ページ抜粋
▼

司馬昭の性格と人物像 2 - 司馬昭は、他人の「負の心」が読めない

 「司馬昭の性格と人物像・1」の続編として、表題のような司馬昭しばしょうの性格の「欠点」を考える。

目次

司馬昭は、孫綝の行動を過大評価した

 司馬昭が敬愛し支えていた兄・司馬師しばしが、毌丘倹かんきゅうけん文欽ぶんきんの乱の征伐に赴いた先で急逝する。司馬昭はその後を継いで政権を取ることになったが、数年後、今度は諸葛誕が呉と結託して反乱を起こす(詳細は「諸葛誕の乱」参照)。司馬昭の敵となった呉軍の総大将・孫綝そんちんは、元より才徳を評価される人物とは言い難く、最後には命令を拒否された怒りから、現場の総司令官である朱異しゅいを殺害してしまう。

朱異以軍士乏食引還,大怒,九月朔己巳,殺鑊里

陳壽撰、裴松之注《三國志 五 吳書》(中華書局,1982年) p.1154

朱異は、軍士たちの食料が欠乏してきたことから、軍を纏めて帰還した。孫綝はこれに激怒し、九月の朔、己巳の日に、朱異を鑊里で殺した。

陳寿、裴松之注、小南一郎訳『正史 三国志 6 呉書Ⅰ』(ちくま学芸文庫、1993年) 孫亮伝 pp.174-175

授兵三萬人使死戰,不從,斬之於鑊里,而遣弟救,會敗引還。旣不能拔出,而喪敗士衆,自戮名將,莫不怨之。

陳壽撰、裴松之注《三國志 五 吳書》(中華書局,1982年) p.1447

孫綝は、兵三万を授けて朱異に決死の攻撃をかけさせようとしたが、朱異がその命令を拒否した。孫綝は鑊里において朱異を斬罪に処し、かわりに弟の孫恩を救援におもむかせた。[……]孫綝が、諸葛誕を包囲の中から救い出すことができなかったのみならず、兵士たちを戦いの中で多数失い、みずから声望のある部将を誅殺したりしたため、人々はみな彼に不満を懐いた。

陳寿、裴松之注、小南一郎訳『正史 三国志 8 呉書Ⅲ』(ちくま学芸文庫、1993年) 孫綝伝 p.137

 呉でも内紛が起きたばかりだったが、朱異は本来孫綝派の人物であり、ここで出撃命令を拒んだのは、呉軍に勝機がなく損害を増やすだけだと判断したからだろう。しかし短気な孫綝は、その場の怒りに任せて味方を殺してしまった。こうした孫綝の行動は横暴として呉の人々に批判され、やがてその滅亡に繋がっていくことになるが、敵として孫綝の行動を観察していた司馬昭の見解は少し異なっていた。

帝曰:「不得至壽春,非其罪也,而人殺之,適以謝壽春而堅意,使其猶望救耳。若其不爾,彼當突圍,決一旦之命。或謂大軍不能久,省食減口,冀有他變。料賊之情,不出此三者。今當多方以亂之,備其越逸,此勝計也。」

▲

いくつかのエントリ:
▼

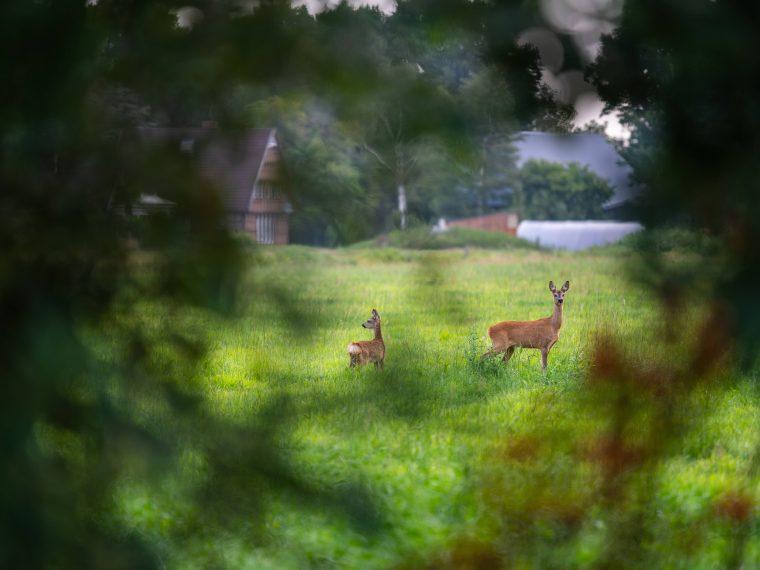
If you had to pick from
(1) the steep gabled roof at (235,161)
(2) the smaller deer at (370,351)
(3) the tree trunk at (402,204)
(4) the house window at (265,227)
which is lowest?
(2) the smaller deer at (370,351)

▲

記述問題 1
ページ抜粋に基づき、次の問いに答えよ。
(a) 孫綝が朱異を殺した場所はどこか。
(b) 孫綝が朱異に代わって救援に向かわせたのは誰か。
(c) 朱異が出撃命令を拒んだ理由を、筆者はどう推測しているか。
記述問題 2
ページ抜粋の「授兵三萬人使死戰,不從,斬之」から「亂之,備其越逸,此勝計也。」」までの部分を、一字一句違えずに書き写すこと。
エントリはページ抜粋とは関係がない。

正解 1
(a) 鑊里
(b) 弟の孫恩
(c) 呉軍に勝機がなく、損害を増やすだけだと判断したから。

正解 2
授兵三萬人使死戰,不從,斬之於鑊里,而遣弟救,會敗引還。旣不能拔出,而喪敗士衆,自戮名將,莫不怨之。

陳壽撰、裴松之注《三國志 五 吳書》(中華書局,1982年) p.1447

孫綝は、兵三万を授けて朱異に決死の攻撃をかけさせようとしたが、朱異がその命令を拒否した。孫綝は鑊里において朱異を斬罪に処し、かわりに弟の孫恩を救援におもむかせた。[……]孫綝が、諸葛誕を包囲の中から救い出すことができなかったのみならず、兵士たちを戦いの中で多数失い、みずから声望のある部将を誅殺したりしたため、人々はみな彼に不満を懐いた。

陳寿、裴松之注、小南一郎訳『正史 三国志 8 呉書Ⅲ』(ちくま学芸文庫、1993年) 孫綝伝 p.137

 呉でも内紛が起きたばかりだったが、朱異は本来孫綝派の人物であり、ここで出撃命令を拒んだのは、呉軍に勝機がなく損害を増やすだけだと判断したからだろう。しかし短気な孫綝は、その場の怒りに任せて味方を殺してしまった。こうした孫綝の行動は横暴として呉の人々に批判され、やがてその滅亡に繋がっていくことになるが、敵として孫綝の行動を観察していた司馬昭の見解は少し異なっていた。

帝曰:「不得至壽春,非其罪也,而人殺之,適以謝壽春而堅意,使其猶望救耳。若其不爾,彼當突圍,決一旦之命。或謂大軍不能久,省食減口,冀有他變。料賊之情,不出此三者。今當多方以亂之,備其越逸,此勝計也。」